Dopo il terremoto del 29 maggio scorso, però, si sono visti crollare anche edifici non storici. «In Emilia, fino al 2003 era assente qualsiasi norma che obbligasse a costruire edifici con le norme antisismiche, perché l’area era ritenuta a bassa pericolosità sismica», continua Petrini. «È possibile quindi che molti capannoni di costruzione recente siano crollati perché non costruiti secondo le norme attuali, ma in regola con la legislazione passata».

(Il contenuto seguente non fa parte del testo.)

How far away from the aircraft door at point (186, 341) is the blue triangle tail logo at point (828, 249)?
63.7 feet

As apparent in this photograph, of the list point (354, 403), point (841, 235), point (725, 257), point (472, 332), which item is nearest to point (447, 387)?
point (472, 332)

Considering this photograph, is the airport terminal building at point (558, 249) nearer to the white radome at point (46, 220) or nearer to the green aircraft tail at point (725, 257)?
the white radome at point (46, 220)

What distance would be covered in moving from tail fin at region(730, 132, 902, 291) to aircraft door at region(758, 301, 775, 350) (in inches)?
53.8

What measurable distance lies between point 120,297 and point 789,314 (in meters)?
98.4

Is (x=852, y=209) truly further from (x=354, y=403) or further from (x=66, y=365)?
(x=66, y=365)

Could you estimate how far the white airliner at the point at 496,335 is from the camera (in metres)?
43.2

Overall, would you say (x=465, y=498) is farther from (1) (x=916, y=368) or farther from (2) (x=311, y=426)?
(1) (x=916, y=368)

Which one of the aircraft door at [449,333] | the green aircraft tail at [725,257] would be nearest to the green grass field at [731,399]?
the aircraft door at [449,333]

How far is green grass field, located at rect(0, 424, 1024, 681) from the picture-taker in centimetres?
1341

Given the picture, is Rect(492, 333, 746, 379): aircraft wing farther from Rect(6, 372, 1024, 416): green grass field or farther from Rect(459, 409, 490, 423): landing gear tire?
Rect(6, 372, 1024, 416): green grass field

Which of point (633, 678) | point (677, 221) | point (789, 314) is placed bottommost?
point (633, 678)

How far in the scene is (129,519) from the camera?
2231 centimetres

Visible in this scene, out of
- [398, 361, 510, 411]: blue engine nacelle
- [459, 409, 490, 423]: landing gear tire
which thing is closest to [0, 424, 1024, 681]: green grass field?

A questo va aggiunta una spiegazione di natura geologica, quella della liquefazione del suolo. La pianura Padana è costituita da sabbia e sedimenti portati dal fiume Po. Durante i terremoti, soprattutto quelli duraturi e di magnitudo superiore al 5, questo tipo di terreno può perde consistenza e passare dallo solido allo stato liquido. «Le particelle di sabbia e acqua», spiega Petrini, «perdono contatto tra loro e l’acqua prevale sulla sabbia fino alla liquefazione». Questa sorta di gelatina, come già era accaduto nel corso del terremoto dell’Irpinia del 1980, crea delle voragini che risucchiano verso il basso il terreno in superficie, provocando il crollo degli edifici. «Anche di quelli in grado di resistere alle scosse sismiche», precisa Petrini. «C’è una famosa fotografia di un terremoto in Giappone», racconta, «che mostra una strada lungo la quale ci sono edifici tutti uguali: alcuni rimangono in piedi, altri vengono ribaltati dalla liquefazione del suolo pur rimanendo integri». É quello che sta accadendo in Emilia Romagna: «Gli edifici diventano come tappi di sughero galleggianti che a un certo punto si capovolgono nell’acqua».